Comedian Stephen Colbert promised Thursday to fund all existing grant requests made by South Carolina public school teachers on the education crowdfunding site DonorsChoose.org. Colbert made the commitment in partnership with The Morgridge Family Foundation’s Share Fair Nation and ScanSource. Colbert and his allies will pay a total of $800,000 to fund nearly 1,000 projects proposed by more than 800 teachers at 375 schools. “Enjoy your learning, South Carolina,” Colbert said.
A senior commander of al Qaeda in the Arabian Peninsula, Nasr Ibn Ali al-Ansi, has been killed in a U.S. drone strike in Yemen, a spokesman for the terrorist organization said in a video posted online. Al-Ansi appeared in a video in January claiming that the group was responsible for the attack on the offices of the French satirical magazine Charlie Hebdo, in which 12 cartoonists and other magazine staffers were killed in revenge for the magazine’s caricatures of the Prophet Muhammad.
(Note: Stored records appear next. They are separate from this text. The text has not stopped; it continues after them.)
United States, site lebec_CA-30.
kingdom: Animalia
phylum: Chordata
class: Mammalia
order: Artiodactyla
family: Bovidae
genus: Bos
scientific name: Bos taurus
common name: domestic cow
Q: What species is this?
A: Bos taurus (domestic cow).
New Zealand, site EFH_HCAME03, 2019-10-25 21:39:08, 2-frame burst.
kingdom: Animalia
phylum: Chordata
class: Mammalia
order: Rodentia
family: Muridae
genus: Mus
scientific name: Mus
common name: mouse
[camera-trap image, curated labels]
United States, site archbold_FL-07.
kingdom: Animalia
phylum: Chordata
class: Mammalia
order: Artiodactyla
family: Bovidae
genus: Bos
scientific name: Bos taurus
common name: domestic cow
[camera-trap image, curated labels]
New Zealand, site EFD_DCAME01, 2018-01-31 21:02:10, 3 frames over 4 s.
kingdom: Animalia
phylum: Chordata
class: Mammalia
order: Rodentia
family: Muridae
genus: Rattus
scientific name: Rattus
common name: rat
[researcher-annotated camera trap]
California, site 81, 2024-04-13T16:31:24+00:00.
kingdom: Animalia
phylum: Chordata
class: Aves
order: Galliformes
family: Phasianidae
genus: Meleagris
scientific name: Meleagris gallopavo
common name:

Russia’s Progress spacecraft reentered Earth’s atmosphere on Friday after going out of control while carrying supplies to the International Space Station. The unmanned cargo craft was believed to have been burned up nearly completely from the friction of reentry. The ship was launched on April 28, and returned to Earth over the Pacific Ocean. The space station is not in danger of running out of supplies. Another supply ship is scheduled to be launched — by the U.S. company SpaceX — in June.
New York Yankees star Alex Rodriguez hit his 661st home run on Thursday to pass the legendary Willie Mays and take sole possession of fourth place on Major League Baseball’s all-time home-run list. Rodriguez was suspended for 2014 season over his use of performance-enhancing drugs. He said it was “a little awkward” to hear fans’ cheers. “I thought the reaction was incredible,” he said, “and it was very humbling.” The next slugger for Rodriguez to catch is Babe Ruth, who hit 714 career home runs.
New England Patriots quarterback Tom Brady said the so-called deflategate scandal had “absolutely not” taken anything away from his team’s victory in the Super Bowl. He said the Patriots “earned and achieved everything we got this year.” Brady said he needed more time before commenting directly on a damning report released a day earlier that said he probably had been aware that game balls were being under-inflated during the rainy AFC championship game in January. Under-inflated balls can be easier to throw and catch in bad weather.